L'évolution du réseau d'eau potable va correspondre à cette croissance de la population. Deux phases seront décisives. La première avec l'industrialisation de la Croix-Rouge, surtout à la fin du 19e siècle et au début du 20e siècle, où l'usine métallurgique Picart et Pictet (Neyret Beylier), la biscuiterie Brun, la Sacer et la peausserie Vial seront grandes consommatrices d'eau. La seconde dans les années 60 à la veille des Jeux olympiques d'hiver de 1968, avec l'explosion démographique, la construction des logements et l'ouverture de nombreux services.
En 1862 et 1866, sont créées les deux premières fontaines publiques sur la place du Village et au hameau de Rhue à la Galochère. En 1891, la première distribution d'eau à partir de la source Tronel est mise en service entre Poisat et la Croix-Rouge. En 1929, la commune était dotée de 48 fontaines et 15 lavoirs ! Mais l'eau n'arrivait pas au 1er étage des habitations, faute de pression : la source Tronel est trop basse.
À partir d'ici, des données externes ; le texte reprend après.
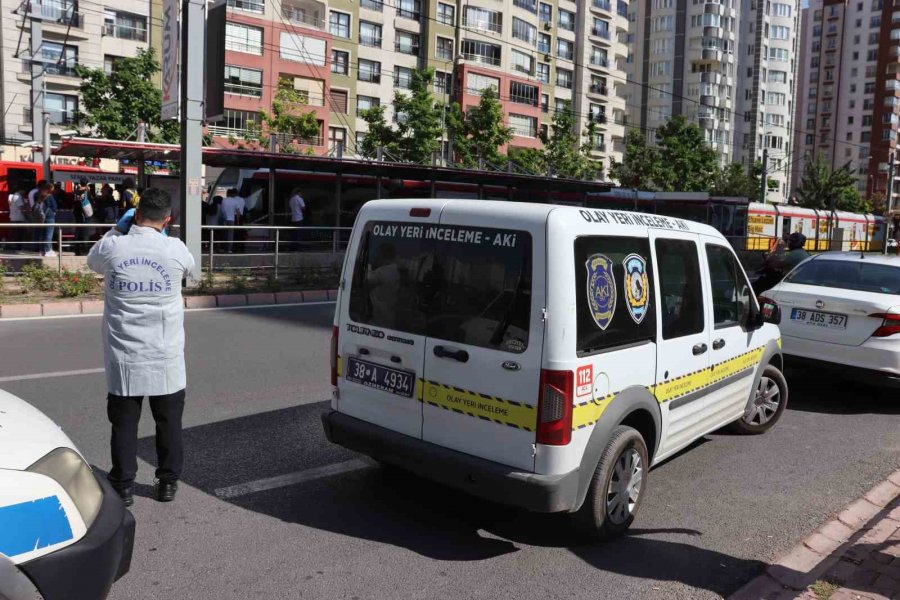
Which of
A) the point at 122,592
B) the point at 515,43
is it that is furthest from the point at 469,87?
the point at 122,592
À partir de 1930, la seconde adduction d'eau est réalisée. Elle s'alimente de deux eaux nouvelles en provenance des forages de Malfangeat et de la source du hameau du Bigot. En 1957, douze communes dont Saint-Martin-d'Hères se regroupent en syndicat pour garantir un approvisionnement équitable et de qualité. Et depuis 1962, tous les foyers martinérois utilisent l'eau captée au pré Givel près de Vizille.